M. Alejandro Gaytán Cervantes
A esta hora, en el atestado metro de Nueva York, viaja una muchedumbre compuesta por una diversidad humana en la que las mujeres elegantes con portafolio de fina piel que hace juego con su lujosa vestimenta y hombres con su máquina portátil, se confunden con señoras obesas y sudorosas; viejas con vestidos coloridos, ancianos de corbata y saco, jóvenes punks, darketos; además; se esparcen en los vagones, los olores, colores y vestimentas de diferentes culturas: chinos, musulmanes, hindúes, africanos, judíos, latinos…
El Rabino Abraham, de riguroso negro, ataviado con sus caireles, peiot, sombrero de ala delgada y un gran abrigo que cubre sus vestimentas religiosas, viaja ensimismado con su libro sagrado del que nunca se despega; en silencio reza sus oraciones. No parece ser parte de esa Babel; nada lo inmuta, no pierde la concentración en su lectura.

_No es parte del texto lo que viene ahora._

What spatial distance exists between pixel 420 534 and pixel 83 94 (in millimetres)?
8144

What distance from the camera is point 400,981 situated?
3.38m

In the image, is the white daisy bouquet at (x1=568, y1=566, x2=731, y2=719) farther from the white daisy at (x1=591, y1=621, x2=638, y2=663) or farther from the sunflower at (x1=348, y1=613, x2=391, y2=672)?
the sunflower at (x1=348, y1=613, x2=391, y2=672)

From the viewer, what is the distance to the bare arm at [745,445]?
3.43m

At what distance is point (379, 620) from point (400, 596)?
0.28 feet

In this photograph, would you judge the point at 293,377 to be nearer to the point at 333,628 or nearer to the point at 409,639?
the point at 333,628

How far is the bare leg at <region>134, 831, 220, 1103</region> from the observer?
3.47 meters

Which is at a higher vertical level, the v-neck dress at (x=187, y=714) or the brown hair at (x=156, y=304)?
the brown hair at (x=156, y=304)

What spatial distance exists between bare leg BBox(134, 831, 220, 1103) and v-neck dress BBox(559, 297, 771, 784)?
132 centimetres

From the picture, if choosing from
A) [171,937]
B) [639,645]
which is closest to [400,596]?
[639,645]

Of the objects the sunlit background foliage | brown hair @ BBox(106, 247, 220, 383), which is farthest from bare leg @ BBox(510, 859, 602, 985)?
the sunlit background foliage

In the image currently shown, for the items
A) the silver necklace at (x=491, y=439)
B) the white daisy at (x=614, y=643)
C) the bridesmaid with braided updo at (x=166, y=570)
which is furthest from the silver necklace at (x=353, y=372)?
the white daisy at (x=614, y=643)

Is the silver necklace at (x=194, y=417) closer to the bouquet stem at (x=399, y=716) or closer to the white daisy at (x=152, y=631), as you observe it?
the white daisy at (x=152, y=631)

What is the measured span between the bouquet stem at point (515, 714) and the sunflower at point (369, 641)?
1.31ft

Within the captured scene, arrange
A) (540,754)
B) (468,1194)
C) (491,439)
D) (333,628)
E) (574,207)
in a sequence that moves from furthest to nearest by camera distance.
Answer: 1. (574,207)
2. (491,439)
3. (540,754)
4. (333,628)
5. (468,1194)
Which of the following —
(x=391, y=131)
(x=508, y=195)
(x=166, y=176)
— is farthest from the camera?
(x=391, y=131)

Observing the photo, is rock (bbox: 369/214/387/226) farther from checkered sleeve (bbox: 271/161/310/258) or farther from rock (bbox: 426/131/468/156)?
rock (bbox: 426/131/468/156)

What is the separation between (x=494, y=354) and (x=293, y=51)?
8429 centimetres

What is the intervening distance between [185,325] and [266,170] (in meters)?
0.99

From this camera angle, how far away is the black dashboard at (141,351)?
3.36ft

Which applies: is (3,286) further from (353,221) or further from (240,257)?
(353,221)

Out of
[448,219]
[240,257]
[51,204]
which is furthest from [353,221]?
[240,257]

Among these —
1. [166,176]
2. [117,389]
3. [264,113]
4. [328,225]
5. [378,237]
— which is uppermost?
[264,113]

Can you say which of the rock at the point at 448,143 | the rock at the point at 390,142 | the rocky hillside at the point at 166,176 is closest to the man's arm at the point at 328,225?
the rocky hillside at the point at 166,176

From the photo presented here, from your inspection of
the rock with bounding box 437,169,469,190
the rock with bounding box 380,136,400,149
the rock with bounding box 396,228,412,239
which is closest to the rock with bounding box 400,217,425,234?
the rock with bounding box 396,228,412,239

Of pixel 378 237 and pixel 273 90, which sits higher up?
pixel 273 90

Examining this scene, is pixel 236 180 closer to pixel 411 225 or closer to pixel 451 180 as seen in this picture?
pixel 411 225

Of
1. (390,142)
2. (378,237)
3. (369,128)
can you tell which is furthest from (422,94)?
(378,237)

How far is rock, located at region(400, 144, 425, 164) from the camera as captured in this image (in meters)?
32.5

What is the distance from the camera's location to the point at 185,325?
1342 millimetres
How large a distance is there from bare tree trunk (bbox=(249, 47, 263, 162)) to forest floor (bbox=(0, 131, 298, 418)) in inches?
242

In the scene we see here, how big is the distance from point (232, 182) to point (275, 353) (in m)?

Afuera, en la ciudad, el calor, de cerca de 40 grados, derrite las fachadas de los elevados edificios, el asfalto de calles y avenidas y a la gente; que, aunque se suba al metro con aire acondicionado, por largo tiempo siente el impacto de la temperatura exterior. Pero el hebreo, aún con su pesada vestimenta de judío ortodoxo no parece sentirlo.
En la siguiente estación, el metro se detiene y abre sus puertas, baja y sube un tumulto de personas; entre estas se distingue una joven hermosa, de un cuerpo atractivo, con sus jeans y una playera blanca de tela muy delgada, que hace notoria la ausencia de ropa interior; su cuerpo está sudado, por lo que su indumentaria se le adhiere; tiene un hermoso rostro y joviales ademanes.
La joven se acomoda, de pie, cerca del rabí y se afianza de uno de los tubos con las manos por atrás, con el movimiento del tranvía se bambolea a su ritmo. En esa posición sus pechos resaltan aún más. Sin desearlo, en un enfrenón, estos quedan a centímetros del rostro del Rabí.
Lo intempestivo del momento, provoca que Abraham levante la cabeza y tropiece con una visión maravillosa. Su rostro casi toca los senos de la joven. La belleza de la perspectiva lo hace quedar con la boca abierta por una eternidad, hasta que recapacita y la cierra. Lo mismo hace con sus ojos; para no ver esa demoniaca, siniestra y maligna tentación; fuerte, fuerte, los enceguece.
Cuando se atreve a abrirlos nuevamente, ve a la joven que baja del carro; su corazón late explosivamente, por eso, sin pensarlo, apresurado, hace lo mismo; ella camina rápido; él va detrás sin detener el paso, vuela sin que su mirada pierda por un instante la cadencia de las caderas de la joven.
Lo que está haciendo, su forma de perseguirla, lo saca de quicio, nunca le había sucedido algo semejante. Pero aunque avanza con su paso más rápido, ella transita velozmente, por lo que él cada vez se aleja un poco más. Adelante, al llegar a un bloque de vivienda, su hermosa perseguida sube los pocos escalones y se pierde al cerrar la puerta.
Abraham hace una pausa, se detiene tratando de respirar, de pensar a su ritmo normal, sin perversos pensamientos; pero al prenderse una luz en el piso superior, pierde la compostura, pues lo que más desea es acercarse a ella. Entonces mueve los pies con gran fuerza y como si estuviera ascendiendo en una gran escalera eléctrica, por su gran ímpetu comienza a elevarse poco a poco, hasta llegar, en el aire, a la ventana de su anhelada desconocida.
Su silueta lo enloquece, al mirarla en el contraste con los muros de la recamara llenos de extravagantes pinturas; todo eso la ilumina y se marca aún más su figura; se desviste. Al quitarse la playera y presentarse en plenitud, la desea más que otra cosa. Necesita acercarse más y más; por ello pedalea sus piernas aún con mayor energía, hasta llegar a la ventana; Pero al chocar con su resistente cristal, su postura se pierde y comienza una caída vertiginosa en un abismo sin fin; cae y cae sin saber dónde o como será su impacto.
De pronto, un fuerte golpe en el cuerpo, producto del freno del vehículo, lo obliga a abrir los ojos. Continúa sentado en el metro. Descubre que ya se pasó tres estaciones de donde acostumbra descender. Al abrirse las portezuelas, sin perder la compostura apresura el paso para salir lo más pronto posible, tomar el metro de regreso y llegar a la cena donde lo están esperando.